§ WRITTEN PROBLEM A
Please pick out every line of the rows below that contains the string "satchels" and copy each one in full. Case counts.
— begin DOCUMENT TEXT —
Remember = there is no perfect/correct tire pressure for everyone. Too many hard variables. Too many personal preferences. |
Originally Posted by iab
(Post 23390238)
22mm pista tires - 90F/100R
25mm & 27 mm road tires - 70F/80R 30mm & 32mm road tires - 60F/70R 35mm & 38mm gravel tires - 50F/60R |
Originally Posted by iab
(Post 23390238)
22mm pista tires - 90F/100R
25mm & 27 mm road tires - 70F/80R 30mm & 32mm road tires - 60F/70R 35mm & 38mm gravel tires - 50F/60R I do think in the initial question there is not enough information to answer. Rim type, tire size, rider weight… as for a storage, suspended always best, out of the sun ( many garages have windows ) |
Here's an alternate calculator that gives "soft" and "hard" recommendations:
https://www.renehersecycles.com/tire...re-calculator/ The link on the bottom of that page "The Science behind the tire pressure calculator" shows how the "soft" and "hard" values were obtained and is, in my opinion, pretty good. I have also seen different opinions on F versus R pressures - some say rear should be higher because it carries more weight, and some say they should be equal because of the forward weight transfer during braking. |
Originally Posted by dw01
(Post 23390246)
I know from experience that if I ran those pressures on my bike with 27x1.25 (32mm) I would get pinch flats, but then I am a big guy who carries touring accessories.
|
Originally Posted by dw01
(Post 23390246)
I know from experience that if I ran those pressures on my bike with 27x1.25 (32mm) I would get pinch flats, but then I am a big guy who carries touring accessories.
Especially with tire pressure. Wait until there is a lube thread. |
Random advise on the internet is worth what you pay for it. You have bike and tires in hand. Try different pressures and see what you prefer.
|
Originally Posted by iab
(Post 23390270)
As always, ymmv. :)
Especially with tire pressure. Wait until there is a lube thread. As I mentioned, I've spent time on collector cars in addition to vintage bicycles, and on the topic of engine oil selection, just one car-model specific forum threads on this has 9,984 views and 135 posts. |
your tires say what their max pressure is... try running about 70 to 80% of that max pressure...
then try 60%... then 90%... then go for max pressure.... pick what felt right for your riding habits... never go lower than 60%, unless you weigh less than 125lbs or so. i run about 75-80%, and weight about 225 now... i've also slowed down quite a bit in the last decade.. 2.2Lb. per Kilogram, if that is a factor... |
Thank you all for your help. The calculator at https://www.renehersecycles.com/tire...re-calculator/ says that I should be using 48 or 59 psi. I think I'll start with the lower value for a more comfortable ride.
Thanks again, ...... john |
I haven't read all the posts here but I do not see any from the OP that tell us anything about the rims he is using. First, sewup or clincher? If clincher, steel or aluminum? Width? Are the inside flange walls straight or hooked? Basic but important stuff.
— end DOCUMENT TEXT —
— begin INPUT FOR THIS TASK —
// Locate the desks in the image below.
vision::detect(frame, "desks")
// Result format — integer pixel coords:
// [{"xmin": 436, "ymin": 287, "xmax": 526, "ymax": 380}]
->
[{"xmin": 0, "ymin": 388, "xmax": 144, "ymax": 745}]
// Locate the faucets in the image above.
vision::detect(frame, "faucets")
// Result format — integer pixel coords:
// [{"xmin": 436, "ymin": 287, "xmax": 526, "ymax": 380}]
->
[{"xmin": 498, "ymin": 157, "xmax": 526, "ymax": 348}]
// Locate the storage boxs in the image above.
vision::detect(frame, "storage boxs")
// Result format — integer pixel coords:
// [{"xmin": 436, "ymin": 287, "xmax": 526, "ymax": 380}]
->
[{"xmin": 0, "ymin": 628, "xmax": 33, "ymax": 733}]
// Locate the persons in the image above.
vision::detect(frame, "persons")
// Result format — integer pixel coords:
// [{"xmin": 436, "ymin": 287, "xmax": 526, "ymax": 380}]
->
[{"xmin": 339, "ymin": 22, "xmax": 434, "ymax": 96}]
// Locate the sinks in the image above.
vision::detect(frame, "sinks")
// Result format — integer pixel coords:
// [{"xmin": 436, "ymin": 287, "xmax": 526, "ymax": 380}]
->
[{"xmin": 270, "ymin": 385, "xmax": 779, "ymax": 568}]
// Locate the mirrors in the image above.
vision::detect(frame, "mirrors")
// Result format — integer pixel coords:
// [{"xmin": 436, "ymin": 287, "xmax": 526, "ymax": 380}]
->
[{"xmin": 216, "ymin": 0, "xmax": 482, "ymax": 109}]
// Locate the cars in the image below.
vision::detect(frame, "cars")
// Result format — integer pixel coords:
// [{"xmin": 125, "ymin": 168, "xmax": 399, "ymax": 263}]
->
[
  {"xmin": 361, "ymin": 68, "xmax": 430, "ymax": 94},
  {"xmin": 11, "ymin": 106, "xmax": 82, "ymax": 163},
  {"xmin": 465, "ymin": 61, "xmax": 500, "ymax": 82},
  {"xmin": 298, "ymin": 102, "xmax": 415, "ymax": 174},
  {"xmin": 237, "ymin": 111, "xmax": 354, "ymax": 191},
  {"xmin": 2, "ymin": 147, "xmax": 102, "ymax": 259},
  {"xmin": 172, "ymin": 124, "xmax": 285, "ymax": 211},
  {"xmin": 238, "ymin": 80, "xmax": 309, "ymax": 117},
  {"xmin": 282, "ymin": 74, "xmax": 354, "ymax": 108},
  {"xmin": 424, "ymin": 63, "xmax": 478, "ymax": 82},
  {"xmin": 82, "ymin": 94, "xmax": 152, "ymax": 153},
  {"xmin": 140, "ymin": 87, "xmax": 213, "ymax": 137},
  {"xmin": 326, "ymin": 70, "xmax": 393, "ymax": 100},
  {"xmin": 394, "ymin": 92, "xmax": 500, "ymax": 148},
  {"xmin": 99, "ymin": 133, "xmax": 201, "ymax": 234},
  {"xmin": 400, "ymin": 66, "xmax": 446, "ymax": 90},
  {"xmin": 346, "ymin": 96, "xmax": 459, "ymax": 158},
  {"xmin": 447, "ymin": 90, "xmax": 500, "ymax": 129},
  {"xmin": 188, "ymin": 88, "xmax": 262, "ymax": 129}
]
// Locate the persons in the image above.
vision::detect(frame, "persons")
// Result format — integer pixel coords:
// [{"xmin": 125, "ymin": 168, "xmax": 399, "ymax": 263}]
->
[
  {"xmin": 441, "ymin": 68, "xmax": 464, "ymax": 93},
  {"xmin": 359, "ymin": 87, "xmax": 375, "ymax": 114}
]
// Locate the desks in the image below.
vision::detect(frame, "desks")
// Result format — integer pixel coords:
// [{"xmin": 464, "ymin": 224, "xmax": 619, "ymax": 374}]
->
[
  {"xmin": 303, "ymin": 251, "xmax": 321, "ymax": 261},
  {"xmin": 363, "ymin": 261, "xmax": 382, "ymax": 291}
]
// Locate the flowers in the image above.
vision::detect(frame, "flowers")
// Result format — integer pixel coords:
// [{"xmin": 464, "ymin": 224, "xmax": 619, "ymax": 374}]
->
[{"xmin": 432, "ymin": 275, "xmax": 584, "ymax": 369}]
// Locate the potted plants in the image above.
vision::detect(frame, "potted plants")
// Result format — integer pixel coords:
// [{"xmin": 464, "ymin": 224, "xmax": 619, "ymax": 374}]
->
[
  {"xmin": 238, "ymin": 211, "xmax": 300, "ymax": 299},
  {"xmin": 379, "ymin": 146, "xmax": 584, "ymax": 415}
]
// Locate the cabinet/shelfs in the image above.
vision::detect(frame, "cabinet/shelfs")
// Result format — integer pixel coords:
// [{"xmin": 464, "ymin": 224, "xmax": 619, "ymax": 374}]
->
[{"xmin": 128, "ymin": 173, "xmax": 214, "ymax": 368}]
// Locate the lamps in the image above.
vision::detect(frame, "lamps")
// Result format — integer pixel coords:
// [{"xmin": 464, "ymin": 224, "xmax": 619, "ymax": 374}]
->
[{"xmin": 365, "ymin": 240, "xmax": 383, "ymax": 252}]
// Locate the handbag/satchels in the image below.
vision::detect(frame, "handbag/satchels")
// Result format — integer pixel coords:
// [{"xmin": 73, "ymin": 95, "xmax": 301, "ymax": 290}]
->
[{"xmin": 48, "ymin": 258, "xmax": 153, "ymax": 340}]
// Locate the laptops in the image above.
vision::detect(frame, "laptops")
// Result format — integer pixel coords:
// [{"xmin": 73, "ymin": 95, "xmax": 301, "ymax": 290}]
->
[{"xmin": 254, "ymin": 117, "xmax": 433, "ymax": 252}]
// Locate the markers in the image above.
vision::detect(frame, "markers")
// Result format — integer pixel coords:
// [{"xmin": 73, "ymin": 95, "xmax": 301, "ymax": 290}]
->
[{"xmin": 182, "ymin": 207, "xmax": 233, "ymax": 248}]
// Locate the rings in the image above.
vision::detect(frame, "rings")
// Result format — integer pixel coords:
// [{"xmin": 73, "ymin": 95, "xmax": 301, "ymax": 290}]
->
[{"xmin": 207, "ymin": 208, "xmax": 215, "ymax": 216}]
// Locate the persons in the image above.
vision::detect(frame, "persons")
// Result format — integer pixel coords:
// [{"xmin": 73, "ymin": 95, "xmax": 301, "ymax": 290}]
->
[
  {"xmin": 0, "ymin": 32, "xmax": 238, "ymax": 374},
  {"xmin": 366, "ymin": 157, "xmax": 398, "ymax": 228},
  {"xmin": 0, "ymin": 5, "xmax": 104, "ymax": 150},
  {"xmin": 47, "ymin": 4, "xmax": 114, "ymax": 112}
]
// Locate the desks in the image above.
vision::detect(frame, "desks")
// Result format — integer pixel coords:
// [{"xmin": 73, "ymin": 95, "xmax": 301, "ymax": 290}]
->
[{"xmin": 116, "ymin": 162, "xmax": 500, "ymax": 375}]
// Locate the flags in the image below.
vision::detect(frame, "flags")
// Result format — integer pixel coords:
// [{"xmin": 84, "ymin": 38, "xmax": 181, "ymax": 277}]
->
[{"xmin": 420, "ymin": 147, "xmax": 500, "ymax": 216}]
— end INPUT FOR THIS TASK —
§ WRITTEN PROBLEM B
Reproduce the part of the tire pressure thread above, starting at "then try 60%..." and ending at "but important stuff.".

§ FINAL ANSWER A
// Locate the handbag/satchels in the image below.
vision::detect(frame, "handbag/satchels")

§ FINAL ANSWER B
then try 60%... then 90%... then go for max pressure.... pick what felt right for your riding habits... never go lower than 60%, unless you weigh less than 125lbs or so. i run about 75-80%, and weight about 225 now... i've also slowed down quite a bit in the last decade.. 2.2Lb. per Kilogram, if that is a factor... |
Thank you all for your help. The calculator at https://www.renehersecycles.com/tire...re-calculator/ says that I should be using 48 or 59 psi. I think I'll start with the lower value for a more comfortable ride.
Thanks again, ...... john |
I haven't read all the posts here but I do not see any from the OP that tell us anything about the rims he is using. First, sewup or clincher? If clincher, steel or aluminum? Width? Are the inside flange walls straight or hooked? Basic but important stuff.